Because alcohol can affect each pregnancy differently for a variety of reasons such as genetics, metabolism, and nutrition it is both inaccurate and careless to use the finding as the rationale for suggesting that consuming a substance known to be a neurotoxin to a developing baby, even in small amounts, is without risk.
In general it is true that the lower the exposure to a toxin substance the lower the risk, but a reduced risk does not make the toxic substance become non-toxic. In most cases when a toxin is identifiedâ?”even if very few people among all that are exposed are harmedâ?”the public is informed that the substance has been found to be toxic and they are advised to avoid exposure (such as to some pharmaceuticals that pregnant women are told to avoid or in some cases not even handle). Perhaps it reflects the important cultural tradition of alcohol in America and other societies when some are eager to tell others that low to moderate quantities of a substance known to be a neurotoxin during pregnancy is okay.
The level of risk that people are willing to tolerate is a personal choice. Ask yourself, would you knowingly allow your children to be exposed to low or moderate levels of lead, mercury, asbestos, radon gas, or other harmful substances? While some might, it is reckless for them to advise others to take a course of action based on their personal tolerance of risk.

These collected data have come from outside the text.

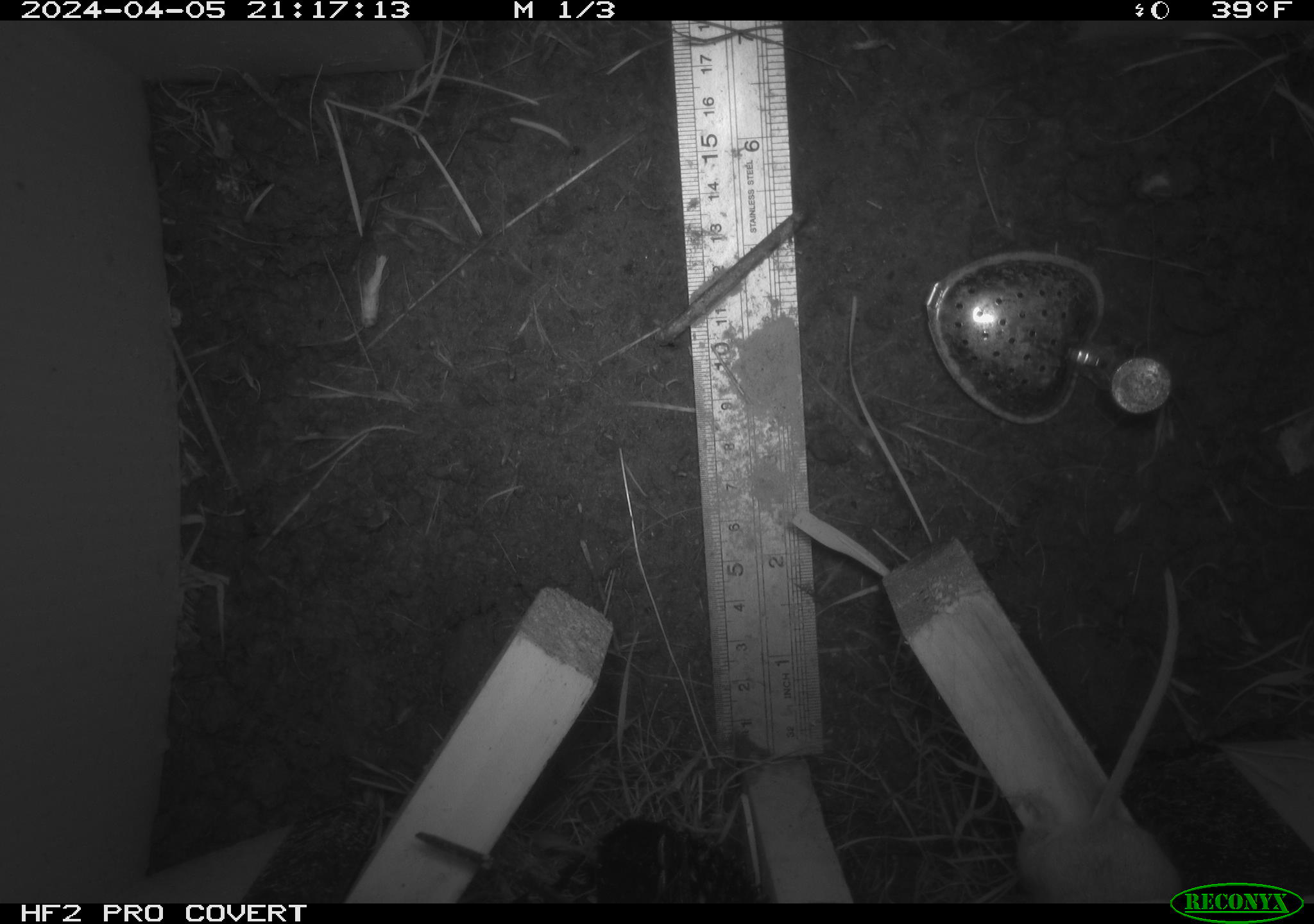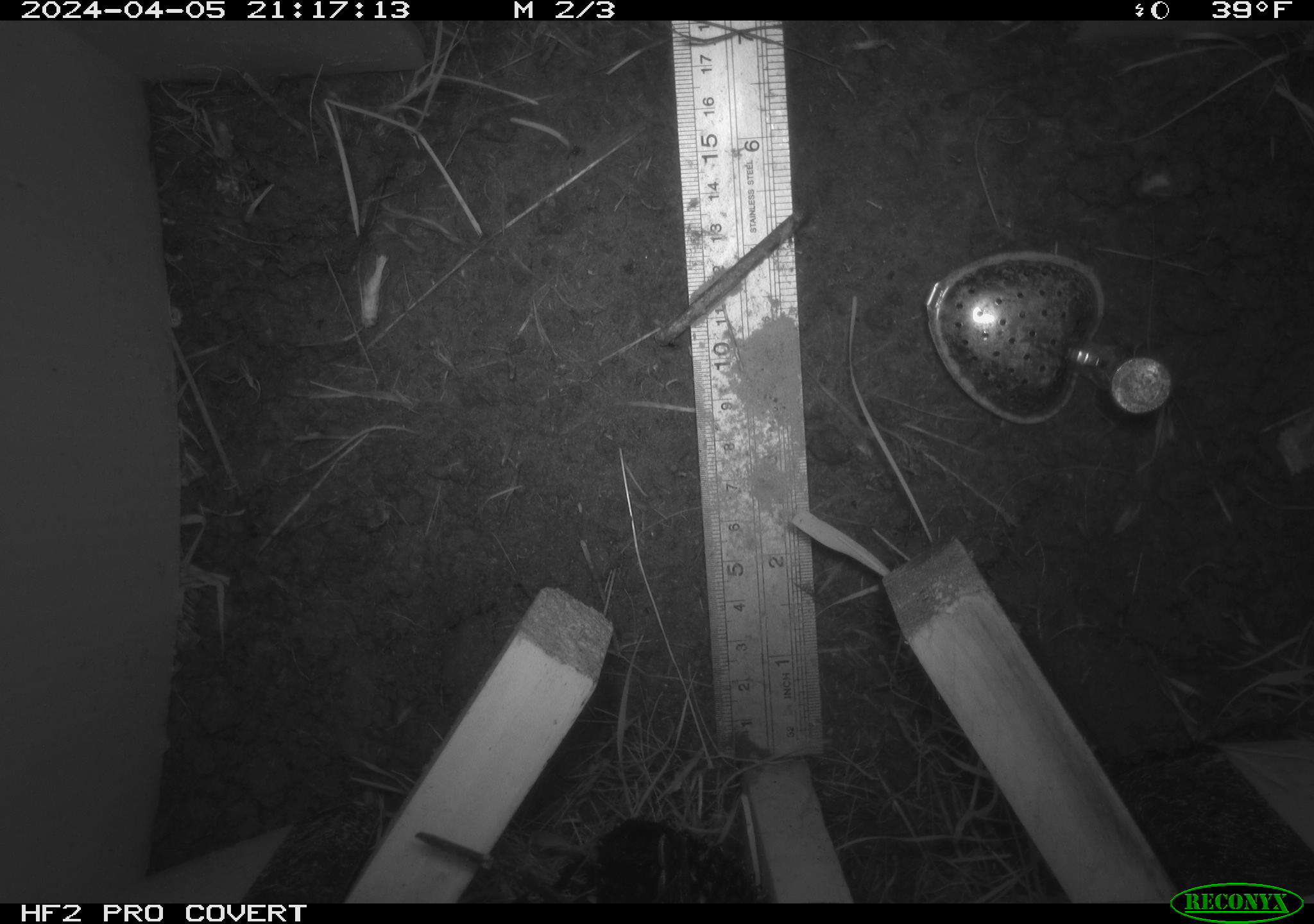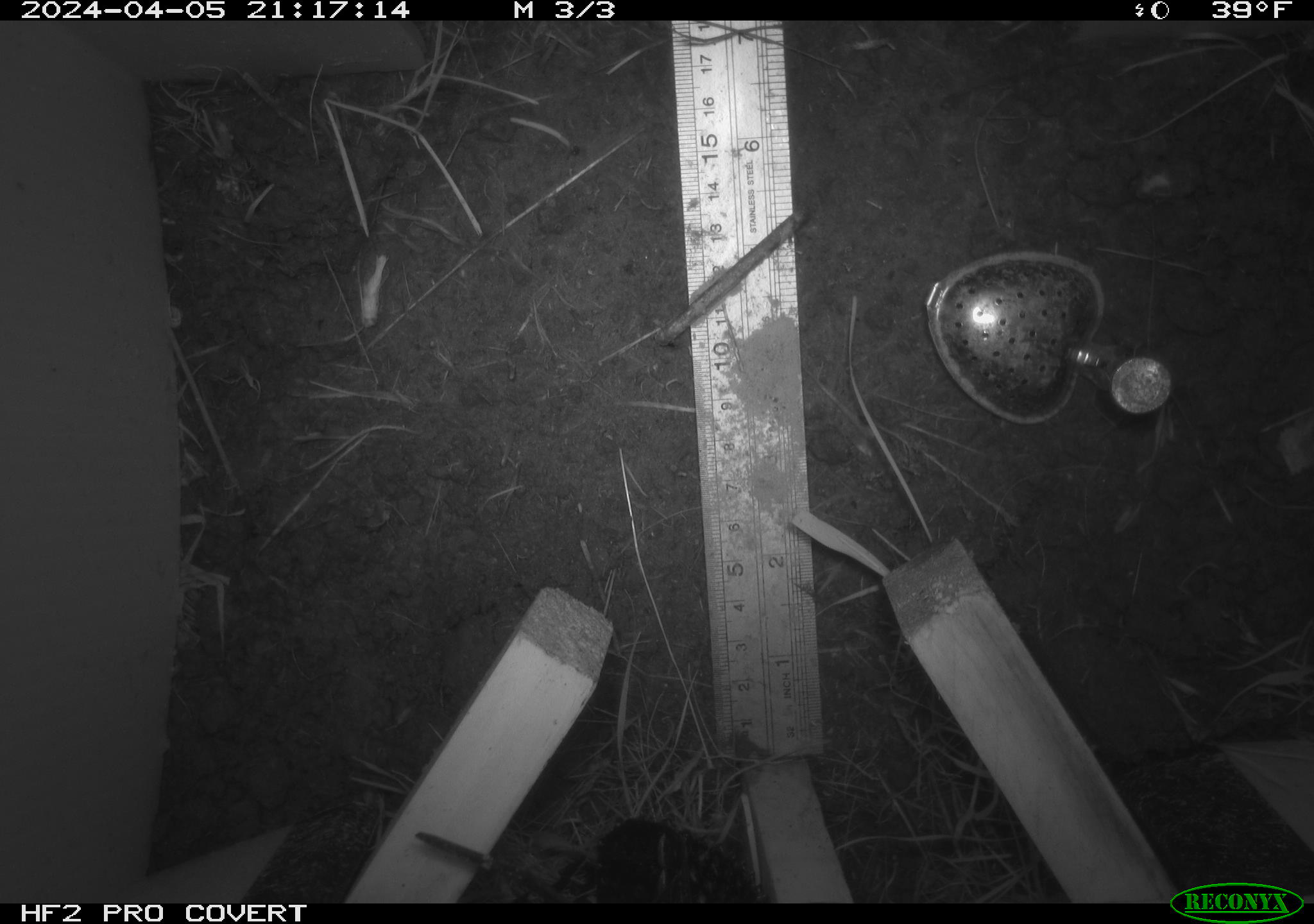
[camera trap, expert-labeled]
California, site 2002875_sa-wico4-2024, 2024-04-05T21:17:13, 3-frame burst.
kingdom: Animalia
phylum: Chordata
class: Mammalia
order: Rodentia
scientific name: Rodentia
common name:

When a risk has been confirmed the only universal recommendation can be to avoid or abstain from exposure due to the risk.
NOFAS encourages readers to review all the research on low to moderate alcohol consumption during pregnancy, and joins the United States Surgeon General in advising abstention from alcohol during pregnancy due to the risk of birth defects.
*The Lifestyle During Pregnancy Study is a prospective follow-up of 1750 mother—child pairs, sampled on the basis of maternal alcohol drinking patterns from The Danish National Birth Cohort (DNBC), a study of 101,042 pregnancies enrolled 1997—2003. Data collection in the DNBC involved four prenatal and postnatal maternal interviews, providing detailed information on maternal alcohol drinking patterns before and during pregnancy, caffeine intake, smoking, diet, and other lifestyle, medical, and sociodemographic factors.